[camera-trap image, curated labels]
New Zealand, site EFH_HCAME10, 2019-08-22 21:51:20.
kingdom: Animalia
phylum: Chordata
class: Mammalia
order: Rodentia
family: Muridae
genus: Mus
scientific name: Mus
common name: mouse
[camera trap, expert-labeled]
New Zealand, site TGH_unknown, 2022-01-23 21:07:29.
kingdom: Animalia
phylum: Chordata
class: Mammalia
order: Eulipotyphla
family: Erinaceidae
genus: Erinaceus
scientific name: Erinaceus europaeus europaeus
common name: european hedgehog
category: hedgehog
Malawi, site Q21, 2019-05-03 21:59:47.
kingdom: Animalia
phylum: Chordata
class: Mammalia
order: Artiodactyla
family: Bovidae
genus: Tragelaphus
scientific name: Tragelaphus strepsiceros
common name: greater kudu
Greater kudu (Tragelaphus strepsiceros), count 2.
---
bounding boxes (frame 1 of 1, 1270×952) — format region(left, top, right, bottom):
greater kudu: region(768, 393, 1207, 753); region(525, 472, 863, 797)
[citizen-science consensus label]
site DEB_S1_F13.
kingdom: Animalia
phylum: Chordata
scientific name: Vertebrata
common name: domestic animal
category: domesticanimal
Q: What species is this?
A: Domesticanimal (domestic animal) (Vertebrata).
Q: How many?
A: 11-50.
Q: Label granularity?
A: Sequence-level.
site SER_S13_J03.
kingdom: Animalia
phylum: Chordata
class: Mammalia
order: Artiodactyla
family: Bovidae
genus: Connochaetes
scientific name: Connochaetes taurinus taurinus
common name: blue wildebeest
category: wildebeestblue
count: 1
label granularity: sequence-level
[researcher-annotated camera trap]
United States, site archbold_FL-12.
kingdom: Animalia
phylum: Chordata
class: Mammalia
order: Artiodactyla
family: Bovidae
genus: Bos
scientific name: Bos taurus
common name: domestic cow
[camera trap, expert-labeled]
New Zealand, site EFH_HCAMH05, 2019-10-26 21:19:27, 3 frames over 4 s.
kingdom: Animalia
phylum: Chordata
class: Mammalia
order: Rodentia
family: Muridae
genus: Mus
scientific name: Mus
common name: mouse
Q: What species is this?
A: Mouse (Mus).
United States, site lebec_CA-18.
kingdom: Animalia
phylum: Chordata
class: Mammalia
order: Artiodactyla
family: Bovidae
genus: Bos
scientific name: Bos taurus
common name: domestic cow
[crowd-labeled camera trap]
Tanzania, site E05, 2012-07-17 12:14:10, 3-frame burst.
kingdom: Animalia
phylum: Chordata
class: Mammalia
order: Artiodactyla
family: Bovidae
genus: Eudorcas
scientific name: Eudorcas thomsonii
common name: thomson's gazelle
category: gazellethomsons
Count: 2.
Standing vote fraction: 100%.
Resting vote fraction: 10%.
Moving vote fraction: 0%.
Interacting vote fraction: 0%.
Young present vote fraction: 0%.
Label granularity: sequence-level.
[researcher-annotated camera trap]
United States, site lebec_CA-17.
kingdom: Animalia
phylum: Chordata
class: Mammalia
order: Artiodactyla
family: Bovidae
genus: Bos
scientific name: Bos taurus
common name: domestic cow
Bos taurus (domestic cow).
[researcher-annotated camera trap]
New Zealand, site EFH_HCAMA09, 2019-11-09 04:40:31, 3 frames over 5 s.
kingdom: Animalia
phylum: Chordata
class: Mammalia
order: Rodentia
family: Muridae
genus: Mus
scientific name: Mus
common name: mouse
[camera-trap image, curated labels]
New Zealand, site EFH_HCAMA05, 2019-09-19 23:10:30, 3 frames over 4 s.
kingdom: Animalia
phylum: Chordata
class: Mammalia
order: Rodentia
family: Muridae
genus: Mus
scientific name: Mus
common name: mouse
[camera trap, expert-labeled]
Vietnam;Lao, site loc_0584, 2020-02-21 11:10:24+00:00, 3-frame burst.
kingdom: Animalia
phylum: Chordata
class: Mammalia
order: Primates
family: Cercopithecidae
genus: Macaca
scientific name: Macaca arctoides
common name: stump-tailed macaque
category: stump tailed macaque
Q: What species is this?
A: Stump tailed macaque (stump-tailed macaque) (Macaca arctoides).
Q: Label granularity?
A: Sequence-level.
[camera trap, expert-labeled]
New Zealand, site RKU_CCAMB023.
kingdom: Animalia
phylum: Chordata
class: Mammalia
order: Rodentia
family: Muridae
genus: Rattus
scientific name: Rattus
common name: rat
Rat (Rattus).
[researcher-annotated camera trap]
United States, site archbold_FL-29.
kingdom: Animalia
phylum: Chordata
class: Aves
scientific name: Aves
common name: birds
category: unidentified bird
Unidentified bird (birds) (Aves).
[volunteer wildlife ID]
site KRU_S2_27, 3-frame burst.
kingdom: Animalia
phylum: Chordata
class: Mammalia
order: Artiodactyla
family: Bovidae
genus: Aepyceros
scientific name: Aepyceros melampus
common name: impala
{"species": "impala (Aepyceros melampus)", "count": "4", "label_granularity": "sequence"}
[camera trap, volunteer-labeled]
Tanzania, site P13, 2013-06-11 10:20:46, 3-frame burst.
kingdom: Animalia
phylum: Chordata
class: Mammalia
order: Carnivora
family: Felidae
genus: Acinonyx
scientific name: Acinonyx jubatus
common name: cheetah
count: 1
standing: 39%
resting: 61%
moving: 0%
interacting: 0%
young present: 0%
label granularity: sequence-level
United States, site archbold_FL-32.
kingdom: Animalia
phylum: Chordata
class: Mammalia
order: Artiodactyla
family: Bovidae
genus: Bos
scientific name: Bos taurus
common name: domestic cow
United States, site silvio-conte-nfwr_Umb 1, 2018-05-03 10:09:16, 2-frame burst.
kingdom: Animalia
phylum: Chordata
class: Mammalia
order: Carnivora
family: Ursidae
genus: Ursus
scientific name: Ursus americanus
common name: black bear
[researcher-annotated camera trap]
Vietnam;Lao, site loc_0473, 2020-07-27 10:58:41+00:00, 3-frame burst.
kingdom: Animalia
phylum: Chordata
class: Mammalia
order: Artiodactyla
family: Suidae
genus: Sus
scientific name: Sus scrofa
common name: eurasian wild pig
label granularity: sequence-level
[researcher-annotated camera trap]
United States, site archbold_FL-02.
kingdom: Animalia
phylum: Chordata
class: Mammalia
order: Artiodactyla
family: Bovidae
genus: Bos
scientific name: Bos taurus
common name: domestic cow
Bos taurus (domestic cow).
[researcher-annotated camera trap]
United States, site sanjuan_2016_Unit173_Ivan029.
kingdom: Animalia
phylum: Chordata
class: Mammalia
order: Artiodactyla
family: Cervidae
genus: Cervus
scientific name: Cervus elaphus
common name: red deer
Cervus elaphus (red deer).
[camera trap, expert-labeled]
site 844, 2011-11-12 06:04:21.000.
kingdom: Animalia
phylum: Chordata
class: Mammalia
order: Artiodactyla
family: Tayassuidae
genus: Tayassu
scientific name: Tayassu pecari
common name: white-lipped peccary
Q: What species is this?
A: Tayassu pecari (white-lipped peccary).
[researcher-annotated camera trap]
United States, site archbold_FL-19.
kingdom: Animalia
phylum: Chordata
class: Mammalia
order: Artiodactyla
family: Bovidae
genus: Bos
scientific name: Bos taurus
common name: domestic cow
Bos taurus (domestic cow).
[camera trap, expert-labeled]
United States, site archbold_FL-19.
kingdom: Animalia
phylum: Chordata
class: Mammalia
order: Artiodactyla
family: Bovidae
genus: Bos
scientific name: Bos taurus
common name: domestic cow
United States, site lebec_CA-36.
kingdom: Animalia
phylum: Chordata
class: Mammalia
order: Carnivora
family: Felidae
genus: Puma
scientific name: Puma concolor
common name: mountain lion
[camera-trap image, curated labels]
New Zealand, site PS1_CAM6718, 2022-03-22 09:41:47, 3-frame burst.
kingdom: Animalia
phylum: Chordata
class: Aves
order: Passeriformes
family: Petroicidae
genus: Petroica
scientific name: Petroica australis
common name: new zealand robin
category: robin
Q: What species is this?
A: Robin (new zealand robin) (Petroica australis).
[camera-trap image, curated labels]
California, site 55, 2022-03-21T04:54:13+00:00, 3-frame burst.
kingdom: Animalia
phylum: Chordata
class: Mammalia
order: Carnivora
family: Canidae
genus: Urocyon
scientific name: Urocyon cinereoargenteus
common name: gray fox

—————

TASK OBJECTIVE:
Please, from the entries above, set down exactly the lines from the one containing "New Zealand, site EFH_HCAMH05, 2019-10-26" through the one containing "[crowd-labeled camera trap]", and only those.

RESULT OF THE TASK:
New Zealand, site EFH_HCAMH05, 2019-10-26 21:19:27, 3 frames over 4 s.
kingdom: Animalia
phylum: Chordata
class: Mammalia
order: Rodentia
family: Muridae
genus: Mus
scientific name: Mus
common name: mouse
Q: What species is this?
A: Mouse (Mus).
United States, site lebec_CA-18.
kingdom: Animalia
phylum: Chordata
class: Mammalia
order: Artiodactyla
family: Bovidae
genus: Bos
scientific name: Bos taurus
common name: domestic cow
[crowd-labeled camera trap]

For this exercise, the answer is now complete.